Sternberger fled his native Hungary fearing reprisals after protesting the anti-Semitic regime in the late 1920s. In Paris, he became a journalist for Le Soir, among other publications. In 1932, he moved to Berlin where he met his soon-to-be wife, Ilse. The two were to marry in June of 1933, but hurriedly married in April when they learned that the Nazis planned on confiscating the passports of Jews. After detention by the Gestapo they went to Paris and soon after, Antwerp. There he became Private Photographer to The Belgian Royal Family.
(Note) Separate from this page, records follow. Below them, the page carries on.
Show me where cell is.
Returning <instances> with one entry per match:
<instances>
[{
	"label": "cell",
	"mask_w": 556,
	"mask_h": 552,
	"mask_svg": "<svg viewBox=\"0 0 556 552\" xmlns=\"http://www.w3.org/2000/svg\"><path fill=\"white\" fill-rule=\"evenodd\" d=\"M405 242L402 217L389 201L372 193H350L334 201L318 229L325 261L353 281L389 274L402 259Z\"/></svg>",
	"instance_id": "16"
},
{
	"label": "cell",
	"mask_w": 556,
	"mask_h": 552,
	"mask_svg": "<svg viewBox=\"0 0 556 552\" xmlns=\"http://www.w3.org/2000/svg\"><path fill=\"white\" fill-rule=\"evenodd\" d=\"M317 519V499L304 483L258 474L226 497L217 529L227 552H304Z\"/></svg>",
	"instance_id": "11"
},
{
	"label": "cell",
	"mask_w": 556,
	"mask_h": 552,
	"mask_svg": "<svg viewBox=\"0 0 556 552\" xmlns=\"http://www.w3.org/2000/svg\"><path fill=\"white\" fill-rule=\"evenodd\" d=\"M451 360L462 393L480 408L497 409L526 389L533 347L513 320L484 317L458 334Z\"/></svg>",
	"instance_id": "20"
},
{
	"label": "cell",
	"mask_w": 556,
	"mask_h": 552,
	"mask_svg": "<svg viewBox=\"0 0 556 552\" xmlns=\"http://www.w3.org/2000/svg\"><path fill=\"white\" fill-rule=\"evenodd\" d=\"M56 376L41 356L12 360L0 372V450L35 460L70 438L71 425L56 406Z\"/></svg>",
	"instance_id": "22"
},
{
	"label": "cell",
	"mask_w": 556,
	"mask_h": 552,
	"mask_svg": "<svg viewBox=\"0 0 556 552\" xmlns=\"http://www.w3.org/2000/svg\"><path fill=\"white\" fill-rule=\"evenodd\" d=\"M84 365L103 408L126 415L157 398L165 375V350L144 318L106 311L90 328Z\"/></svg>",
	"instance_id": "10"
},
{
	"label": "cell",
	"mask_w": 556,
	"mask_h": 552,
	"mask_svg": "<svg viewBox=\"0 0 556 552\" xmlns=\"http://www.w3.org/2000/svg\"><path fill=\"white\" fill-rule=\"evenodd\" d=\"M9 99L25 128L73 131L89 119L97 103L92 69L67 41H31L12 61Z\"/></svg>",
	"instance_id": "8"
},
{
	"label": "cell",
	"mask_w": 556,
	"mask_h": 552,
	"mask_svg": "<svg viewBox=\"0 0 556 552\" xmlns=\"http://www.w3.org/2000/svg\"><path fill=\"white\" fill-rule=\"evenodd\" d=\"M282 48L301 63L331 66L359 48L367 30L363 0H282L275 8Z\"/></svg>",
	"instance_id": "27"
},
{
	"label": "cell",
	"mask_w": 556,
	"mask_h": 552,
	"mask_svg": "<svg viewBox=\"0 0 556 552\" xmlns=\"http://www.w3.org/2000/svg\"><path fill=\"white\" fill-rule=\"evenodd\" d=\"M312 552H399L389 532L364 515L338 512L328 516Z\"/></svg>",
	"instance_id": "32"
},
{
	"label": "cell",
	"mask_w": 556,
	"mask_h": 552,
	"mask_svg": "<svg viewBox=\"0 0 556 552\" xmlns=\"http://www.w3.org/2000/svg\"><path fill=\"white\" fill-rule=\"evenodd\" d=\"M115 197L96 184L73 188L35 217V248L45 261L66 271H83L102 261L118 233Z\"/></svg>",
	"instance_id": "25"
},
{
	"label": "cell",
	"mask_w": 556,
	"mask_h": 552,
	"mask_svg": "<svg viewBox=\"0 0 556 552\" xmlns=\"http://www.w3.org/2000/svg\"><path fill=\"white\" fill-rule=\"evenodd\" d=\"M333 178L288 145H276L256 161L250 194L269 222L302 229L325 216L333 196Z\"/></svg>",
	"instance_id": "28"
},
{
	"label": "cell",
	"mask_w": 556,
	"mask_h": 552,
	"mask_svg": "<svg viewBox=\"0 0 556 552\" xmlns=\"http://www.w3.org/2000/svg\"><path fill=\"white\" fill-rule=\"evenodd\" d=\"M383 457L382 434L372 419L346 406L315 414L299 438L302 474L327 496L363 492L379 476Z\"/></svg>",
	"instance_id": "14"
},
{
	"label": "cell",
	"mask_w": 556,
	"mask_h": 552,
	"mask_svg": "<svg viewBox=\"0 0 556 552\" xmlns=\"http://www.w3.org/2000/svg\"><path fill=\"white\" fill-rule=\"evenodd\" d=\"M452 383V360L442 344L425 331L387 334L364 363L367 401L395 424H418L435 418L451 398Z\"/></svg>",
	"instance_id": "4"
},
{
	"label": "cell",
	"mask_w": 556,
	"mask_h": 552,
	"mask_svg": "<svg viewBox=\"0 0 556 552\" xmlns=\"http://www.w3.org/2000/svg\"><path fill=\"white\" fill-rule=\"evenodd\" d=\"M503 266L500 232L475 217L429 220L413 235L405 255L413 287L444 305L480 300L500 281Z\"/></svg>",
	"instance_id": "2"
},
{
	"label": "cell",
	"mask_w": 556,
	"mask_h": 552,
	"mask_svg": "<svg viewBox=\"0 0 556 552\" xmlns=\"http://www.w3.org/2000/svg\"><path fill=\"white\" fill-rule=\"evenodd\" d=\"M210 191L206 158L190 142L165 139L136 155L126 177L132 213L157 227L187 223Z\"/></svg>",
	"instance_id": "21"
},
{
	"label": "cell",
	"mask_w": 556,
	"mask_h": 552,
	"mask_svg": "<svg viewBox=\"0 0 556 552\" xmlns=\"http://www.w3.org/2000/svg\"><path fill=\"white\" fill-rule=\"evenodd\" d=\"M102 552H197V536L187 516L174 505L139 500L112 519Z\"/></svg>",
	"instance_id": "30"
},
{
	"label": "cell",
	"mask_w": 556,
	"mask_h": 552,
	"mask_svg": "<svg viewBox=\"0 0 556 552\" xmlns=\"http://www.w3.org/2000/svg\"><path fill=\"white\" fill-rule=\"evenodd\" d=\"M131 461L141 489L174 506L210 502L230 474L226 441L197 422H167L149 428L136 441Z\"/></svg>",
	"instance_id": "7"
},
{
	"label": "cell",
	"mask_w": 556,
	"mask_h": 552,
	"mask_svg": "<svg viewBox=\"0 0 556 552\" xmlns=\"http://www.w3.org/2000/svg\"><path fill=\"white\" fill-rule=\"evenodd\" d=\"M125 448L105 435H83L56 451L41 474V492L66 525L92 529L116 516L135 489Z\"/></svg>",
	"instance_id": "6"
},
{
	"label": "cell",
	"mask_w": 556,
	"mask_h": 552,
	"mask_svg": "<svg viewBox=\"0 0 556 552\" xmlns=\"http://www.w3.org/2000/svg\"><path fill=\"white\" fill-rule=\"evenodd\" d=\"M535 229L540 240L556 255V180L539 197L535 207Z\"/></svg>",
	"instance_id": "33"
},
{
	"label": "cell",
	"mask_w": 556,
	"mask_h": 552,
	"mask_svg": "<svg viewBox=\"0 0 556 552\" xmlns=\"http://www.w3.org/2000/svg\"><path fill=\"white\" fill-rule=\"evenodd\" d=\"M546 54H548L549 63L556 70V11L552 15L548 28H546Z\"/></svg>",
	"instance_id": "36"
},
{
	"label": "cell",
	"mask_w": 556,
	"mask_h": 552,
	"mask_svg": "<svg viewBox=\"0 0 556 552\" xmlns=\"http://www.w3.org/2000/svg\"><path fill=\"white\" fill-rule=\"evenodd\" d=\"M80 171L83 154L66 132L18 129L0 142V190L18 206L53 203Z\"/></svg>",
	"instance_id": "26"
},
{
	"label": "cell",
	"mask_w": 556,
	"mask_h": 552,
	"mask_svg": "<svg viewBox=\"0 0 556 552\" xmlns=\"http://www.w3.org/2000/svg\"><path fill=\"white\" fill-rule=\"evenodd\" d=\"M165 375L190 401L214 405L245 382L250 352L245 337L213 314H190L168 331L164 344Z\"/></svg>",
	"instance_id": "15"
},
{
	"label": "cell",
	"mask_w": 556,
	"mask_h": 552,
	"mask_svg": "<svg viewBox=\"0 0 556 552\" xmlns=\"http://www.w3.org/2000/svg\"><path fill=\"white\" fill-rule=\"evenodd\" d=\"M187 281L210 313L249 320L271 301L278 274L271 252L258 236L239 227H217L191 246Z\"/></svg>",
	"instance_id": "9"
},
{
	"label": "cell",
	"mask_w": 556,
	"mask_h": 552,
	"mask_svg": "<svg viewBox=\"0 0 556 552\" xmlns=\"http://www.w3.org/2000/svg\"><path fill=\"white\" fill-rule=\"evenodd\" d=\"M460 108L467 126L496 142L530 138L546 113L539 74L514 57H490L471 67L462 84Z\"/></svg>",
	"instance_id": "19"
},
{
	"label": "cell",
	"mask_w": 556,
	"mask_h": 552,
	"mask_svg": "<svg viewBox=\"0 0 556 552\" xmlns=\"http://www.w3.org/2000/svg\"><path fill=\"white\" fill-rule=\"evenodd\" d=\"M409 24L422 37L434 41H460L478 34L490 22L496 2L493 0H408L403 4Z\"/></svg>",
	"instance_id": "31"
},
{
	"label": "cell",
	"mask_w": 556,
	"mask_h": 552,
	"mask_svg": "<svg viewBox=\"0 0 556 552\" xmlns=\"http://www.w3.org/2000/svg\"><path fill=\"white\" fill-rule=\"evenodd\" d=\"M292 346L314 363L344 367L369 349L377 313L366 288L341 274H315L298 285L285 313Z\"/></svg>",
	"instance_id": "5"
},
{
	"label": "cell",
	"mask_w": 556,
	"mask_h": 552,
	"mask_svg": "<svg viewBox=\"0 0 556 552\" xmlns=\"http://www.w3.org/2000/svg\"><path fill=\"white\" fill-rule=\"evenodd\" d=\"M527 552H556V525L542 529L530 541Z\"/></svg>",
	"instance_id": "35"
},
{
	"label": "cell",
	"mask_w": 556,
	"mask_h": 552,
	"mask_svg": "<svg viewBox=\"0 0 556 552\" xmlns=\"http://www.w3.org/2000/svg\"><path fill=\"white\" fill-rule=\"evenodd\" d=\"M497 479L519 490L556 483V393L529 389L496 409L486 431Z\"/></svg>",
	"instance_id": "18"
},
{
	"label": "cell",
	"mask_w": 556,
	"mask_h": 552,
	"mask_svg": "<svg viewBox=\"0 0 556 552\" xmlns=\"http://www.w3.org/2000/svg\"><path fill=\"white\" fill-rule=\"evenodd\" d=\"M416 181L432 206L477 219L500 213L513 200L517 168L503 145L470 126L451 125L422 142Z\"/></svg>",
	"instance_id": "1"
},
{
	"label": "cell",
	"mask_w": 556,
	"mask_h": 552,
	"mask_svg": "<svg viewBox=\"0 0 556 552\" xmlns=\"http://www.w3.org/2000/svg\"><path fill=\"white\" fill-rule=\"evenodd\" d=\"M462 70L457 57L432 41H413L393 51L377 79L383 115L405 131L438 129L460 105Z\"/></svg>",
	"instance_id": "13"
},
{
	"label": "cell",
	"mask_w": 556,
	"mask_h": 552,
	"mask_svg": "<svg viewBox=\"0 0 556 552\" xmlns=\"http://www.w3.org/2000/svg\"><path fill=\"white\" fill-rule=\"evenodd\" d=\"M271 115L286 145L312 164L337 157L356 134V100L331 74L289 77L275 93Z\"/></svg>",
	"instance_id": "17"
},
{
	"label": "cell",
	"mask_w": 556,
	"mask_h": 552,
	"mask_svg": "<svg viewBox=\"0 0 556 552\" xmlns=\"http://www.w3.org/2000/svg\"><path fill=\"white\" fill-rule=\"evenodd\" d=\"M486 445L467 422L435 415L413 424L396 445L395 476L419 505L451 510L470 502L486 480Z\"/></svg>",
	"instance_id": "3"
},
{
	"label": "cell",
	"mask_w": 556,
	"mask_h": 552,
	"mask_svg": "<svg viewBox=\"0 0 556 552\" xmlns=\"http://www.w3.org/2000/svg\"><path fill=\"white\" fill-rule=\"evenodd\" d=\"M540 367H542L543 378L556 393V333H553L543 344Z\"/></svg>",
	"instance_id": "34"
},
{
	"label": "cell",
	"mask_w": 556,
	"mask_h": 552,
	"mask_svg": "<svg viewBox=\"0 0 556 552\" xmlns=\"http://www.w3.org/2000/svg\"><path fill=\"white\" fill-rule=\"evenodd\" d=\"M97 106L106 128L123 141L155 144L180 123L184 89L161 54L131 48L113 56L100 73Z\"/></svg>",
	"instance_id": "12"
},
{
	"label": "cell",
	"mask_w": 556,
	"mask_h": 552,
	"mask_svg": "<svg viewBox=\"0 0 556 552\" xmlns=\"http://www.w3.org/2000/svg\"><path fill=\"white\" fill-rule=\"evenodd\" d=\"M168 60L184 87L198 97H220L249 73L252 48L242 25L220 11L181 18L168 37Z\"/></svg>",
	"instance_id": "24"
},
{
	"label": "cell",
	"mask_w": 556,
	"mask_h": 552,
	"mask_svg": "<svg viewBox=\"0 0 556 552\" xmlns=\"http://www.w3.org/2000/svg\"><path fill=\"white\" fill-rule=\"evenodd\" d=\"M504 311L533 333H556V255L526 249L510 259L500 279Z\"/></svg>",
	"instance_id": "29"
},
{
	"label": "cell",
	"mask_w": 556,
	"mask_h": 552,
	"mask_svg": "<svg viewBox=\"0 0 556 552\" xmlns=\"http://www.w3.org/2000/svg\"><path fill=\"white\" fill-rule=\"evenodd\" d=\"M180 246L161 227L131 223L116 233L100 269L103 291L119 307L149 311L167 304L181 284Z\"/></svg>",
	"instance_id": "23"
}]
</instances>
As Nazism and Fascism spread across Europe, Sternberger and his family were able to flee to London with help from the Belgian Royal Family. After less than two years in London, he was invited by Franklin Delano Roosevelt to produce an official portrait in the White House. He would spend the next decade documenting luminary personalities across the United States. Later, he spent time in Mexico photographing the political and business elite before ironically befriending Diego Rivera and Frida Kahlo. He died tragically in a car accident at the height of his career in 1956.

This left his wife Ilse the sole guardian of this extraordinary archive of art. Many decades later she was determined to find the collection a place in history. Thus it was with relief in 1996 when she met Stephan Loewentheil, a prominent antiquarian dealer to whom she could entrust the Sternberger archive. He promised to keep the collection intact until a solution to Ilse’s dreams could be found. Her great aspiration was to publish Marcel’s book and the archive of their joint work, to bring their art and history out of storage and into the collective memory of the present. Many years later, Stephan Loewentheil’s son Jacob, a student of psychology and photography, rediscovered the archive in storage.